Your vehicle has to have purpose. One of the reasons that most decision-making vehicles do not work, is that they do not understand the basic purposes of our existence--individually and collectively. One of the oldest, if not the oldest, book of the Bible is the book of Job. In this book we are given a glimpse of the reality of our existence. The struggle between good and evil and man's role in that struggle is laid out in clear terms. Throughout the New Testament we see continual references in passages like Ephesians 3:9-11 and Ephesians 6:12. ("For ours is not a struggle against flesh and blood, but against all the forces of evil that hold sway in the darkness around us, against the spirited host of evil arrayed against us in the heavenly warfare.") Any life-decision system that is based solely upon achieving something in this life is going to be disappointed, because an indisputable fact is that death awaits us all. If your decision-making system is based solely upon this life, than it is doomed to failure because of the fact of death.
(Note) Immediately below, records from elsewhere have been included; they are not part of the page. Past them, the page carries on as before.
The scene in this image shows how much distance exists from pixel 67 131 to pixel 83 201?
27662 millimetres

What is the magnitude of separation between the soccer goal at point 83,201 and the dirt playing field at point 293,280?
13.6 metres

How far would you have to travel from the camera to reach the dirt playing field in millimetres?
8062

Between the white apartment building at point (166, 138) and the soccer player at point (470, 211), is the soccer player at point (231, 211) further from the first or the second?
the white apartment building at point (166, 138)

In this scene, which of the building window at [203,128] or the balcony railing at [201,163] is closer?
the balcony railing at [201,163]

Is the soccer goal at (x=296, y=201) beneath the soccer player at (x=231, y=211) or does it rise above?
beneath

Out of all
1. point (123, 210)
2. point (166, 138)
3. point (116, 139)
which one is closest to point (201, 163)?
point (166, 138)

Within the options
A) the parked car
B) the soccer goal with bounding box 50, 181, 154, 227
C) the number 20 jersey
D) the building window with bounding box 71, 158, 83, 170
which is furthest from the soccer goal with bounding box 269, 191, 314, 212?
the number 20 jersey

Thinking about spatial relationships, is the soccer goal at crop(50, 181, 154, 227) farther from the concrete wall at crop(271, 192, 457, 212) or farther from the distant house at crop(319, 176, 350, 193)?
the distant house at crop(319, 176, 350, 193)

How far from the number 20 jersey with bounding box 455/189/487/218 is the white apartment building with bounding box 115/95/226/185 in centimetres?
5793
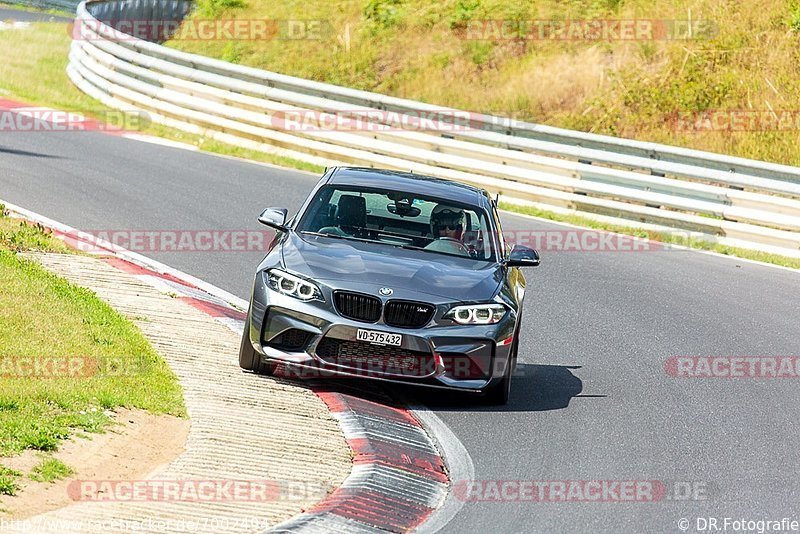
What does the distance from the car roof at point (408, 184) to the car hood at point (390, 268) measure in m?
0.83

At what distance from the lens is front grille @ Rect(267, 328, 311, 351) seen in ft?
29.8

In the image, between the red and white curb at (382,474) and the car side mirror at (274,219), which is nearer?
the red and white curb at (382,474)

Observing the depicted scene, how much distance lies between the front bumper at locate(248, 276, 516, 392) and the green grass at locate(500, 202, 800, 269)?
344 inches

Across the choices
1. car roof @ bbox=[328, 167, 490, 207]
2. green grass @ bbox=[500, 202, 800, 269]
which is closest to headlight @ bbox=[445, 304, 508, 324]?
car roof @ bbox=[328, 167, 490, 207]

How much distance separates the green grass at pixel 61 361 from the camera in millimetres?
7383
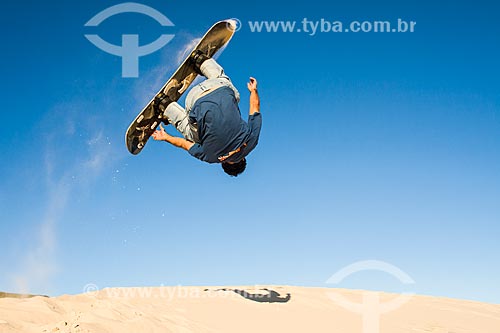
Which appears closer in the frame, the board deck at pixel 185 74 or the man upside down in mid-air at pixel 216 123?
the man upside down in mid-air at pixel 216 123

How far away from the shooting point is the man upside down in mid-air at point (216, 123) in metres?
5.71

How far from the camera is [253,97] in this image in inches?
246

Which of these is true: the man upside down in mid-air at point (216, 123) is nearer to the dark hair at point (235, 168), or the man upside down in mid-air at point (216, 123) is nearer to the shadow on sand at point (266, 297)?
the dark hair at point (235, 168)

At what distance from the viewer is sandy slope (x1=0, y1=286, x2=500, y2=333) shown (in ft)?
23.7

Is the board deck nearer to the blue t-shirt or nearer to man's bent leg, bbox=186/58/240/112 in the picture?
man's bent leg, bbox=186/58/240/112

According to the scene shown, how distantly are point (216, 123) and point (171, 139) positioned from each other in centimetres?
98

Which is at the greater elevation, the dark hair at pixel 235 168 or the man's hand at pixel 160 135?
the man's hand at pixel 160 135

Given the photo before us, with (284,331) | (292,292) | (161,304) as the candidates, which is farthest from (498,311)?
(161,304)

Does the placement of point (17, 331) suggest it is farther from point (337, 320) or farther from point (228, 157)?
point (337, 320)

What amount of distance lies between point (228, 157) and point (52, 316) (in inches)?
159

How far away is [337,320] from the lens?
10.4 m

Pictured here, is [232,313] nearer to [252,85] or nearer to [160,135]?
[160,135]

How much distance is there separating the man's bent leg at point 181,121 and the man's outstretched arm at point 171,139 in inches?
4.1

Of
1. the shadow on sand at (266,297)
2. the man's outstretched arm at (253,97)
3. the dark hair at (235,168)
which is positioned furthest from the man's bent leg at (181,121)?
the shadow on sand at (266,297)
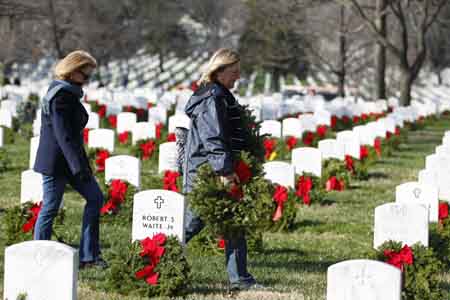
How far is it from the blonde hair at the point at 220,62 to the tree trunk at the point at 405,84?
24683mm

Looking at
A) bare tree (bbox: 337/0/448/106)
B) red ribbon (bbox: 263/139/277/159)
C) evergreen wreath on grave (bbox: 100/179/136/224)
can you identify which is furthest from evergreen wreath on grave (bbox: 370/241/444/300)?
bare tree (bbox: 337/0/448/106)

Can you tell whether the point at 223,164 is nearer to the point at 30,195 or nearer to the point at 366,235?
the point at 30,195

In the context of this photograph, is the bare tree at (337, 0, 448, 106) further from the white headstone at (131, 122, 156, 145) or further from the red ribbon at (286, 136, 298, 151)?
the white headstone at (131, 122, 156, 145)

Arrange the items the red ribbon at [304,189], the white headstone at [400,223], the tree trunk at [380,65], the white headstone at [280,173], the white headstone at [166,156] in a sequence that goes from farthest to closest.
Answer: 1. the tree trunk at [380,65]
2. the white headstone at [166,156]
3. the red ribbon at [304,189]
4. the white headstone at [280,173]
5. the white headstone at [400,223]

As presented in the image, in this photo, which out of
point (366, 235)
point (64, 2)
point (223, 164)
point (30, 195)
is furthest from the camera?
point (64, 2)

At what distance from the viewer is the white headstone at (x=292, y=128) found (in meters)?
20.6

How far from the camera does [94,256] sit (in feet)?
28.8

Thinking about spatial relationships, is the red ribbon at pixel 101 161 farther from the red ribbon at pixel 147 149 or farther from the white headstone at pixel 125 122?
the white headstone at pixel 125 122

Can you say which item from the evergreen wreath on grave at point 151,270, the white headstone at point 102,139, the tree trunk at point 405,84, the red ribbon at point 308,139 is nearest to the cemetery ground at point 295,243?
the evergreen wreath on grave at point 151,270

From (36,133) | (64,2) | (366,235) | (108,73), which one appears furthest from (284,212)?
(108,73)

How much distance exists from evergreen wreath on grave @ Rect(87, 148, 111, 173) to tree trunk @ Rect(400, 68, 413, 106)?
17.5 m

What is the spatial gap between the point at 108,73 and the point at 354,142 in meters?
50.7

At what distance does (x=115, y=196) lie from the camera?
11531mm

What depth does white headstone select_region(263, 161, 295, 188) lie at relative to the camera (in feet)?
40.2
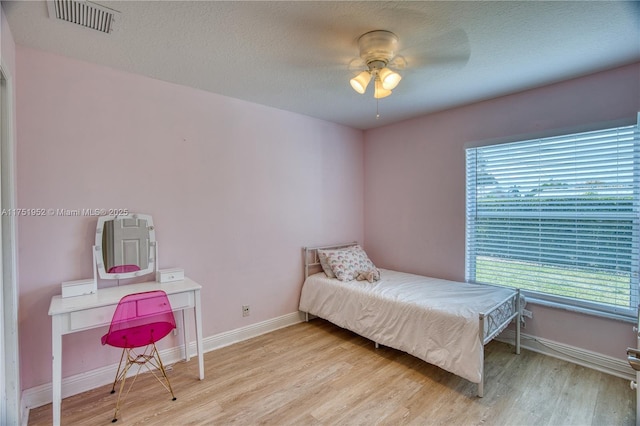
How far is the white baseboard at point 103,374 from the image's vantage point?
2061mm

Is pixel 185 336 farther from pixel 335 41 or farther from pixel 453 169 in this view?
pixel 453 169

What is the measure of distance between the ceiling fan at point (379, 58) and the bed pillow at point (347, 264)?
1888 mm

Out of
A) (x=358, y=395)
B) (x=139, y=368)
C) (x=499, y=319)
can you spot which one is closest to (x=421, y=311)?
(x=499, y=319)

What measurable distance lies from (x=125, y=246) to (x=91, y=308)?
563mm

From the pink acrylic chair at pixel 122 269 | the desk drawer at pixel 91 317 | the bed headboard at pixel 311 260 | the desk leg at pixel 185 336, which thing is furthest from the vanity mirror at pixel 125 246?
the bed headboard at pixel 311 260

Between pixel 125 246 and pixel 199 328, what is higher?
pixel 125 246

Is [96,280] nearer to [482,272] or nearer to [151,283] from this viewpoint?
[151,283]

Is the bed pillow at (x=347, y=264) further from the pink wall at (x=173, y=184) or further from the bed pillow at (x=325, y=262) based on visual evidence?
the pink wall at (x=173, y=184)

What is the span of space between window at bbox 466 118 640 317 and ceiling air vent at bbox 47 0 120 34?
3.18 m

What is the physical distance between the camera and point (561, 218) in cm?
266

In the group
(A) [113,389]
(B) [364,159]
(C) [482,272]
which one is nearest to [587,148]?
(C) [482,272]

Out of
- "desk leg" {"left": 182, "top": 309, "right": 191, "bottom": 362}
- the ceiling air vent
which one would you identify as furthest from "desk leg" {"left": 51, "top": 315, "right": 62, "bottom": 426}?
the ceiling air vent

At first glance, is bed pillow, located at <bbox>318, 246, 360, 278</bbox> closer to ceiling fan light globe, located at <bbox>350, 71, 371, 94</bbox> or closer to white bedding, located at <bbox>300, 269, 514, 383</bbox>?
white bedding, located at <bbox>300, 269, 514, 383</bbox>

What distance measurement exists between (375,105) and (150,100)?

Followers of Jesus Christ develop a relationship with God that really is a father-child relationship. In Galatians we are told that Christians are the adopted children of God and that Jesus is our brother (Galatians 4:4-7). Our relationship with the father is a love relationship. It is something that grows throughout our lives and brings us stability to do all of the things we have discussed previously in this article. Heaven is heaven because it brings that ultimate purpose to a culmination--a total unity and complete oneness with God that is like the one Jesus talked about in His prayer for unity. "That they all may be one; as thou, Father, art in me, and I in thee, that they also may be one in us: that the world may believe that thou hast sent me.." (John 17:21-23). It is only when we have that kind of unity with something greater than ourselves that we can face all that happens in life, and deal with all the circumstances that life brings our way. What horse are you riding? What is the vehicle that guides and controls your behavior and your life in a positive way that both now and in the future will give you happiness and productivity? I would urge you to consider the system of Jesus Christ, and begin that walk that brings the oneness that Jesus prayed for.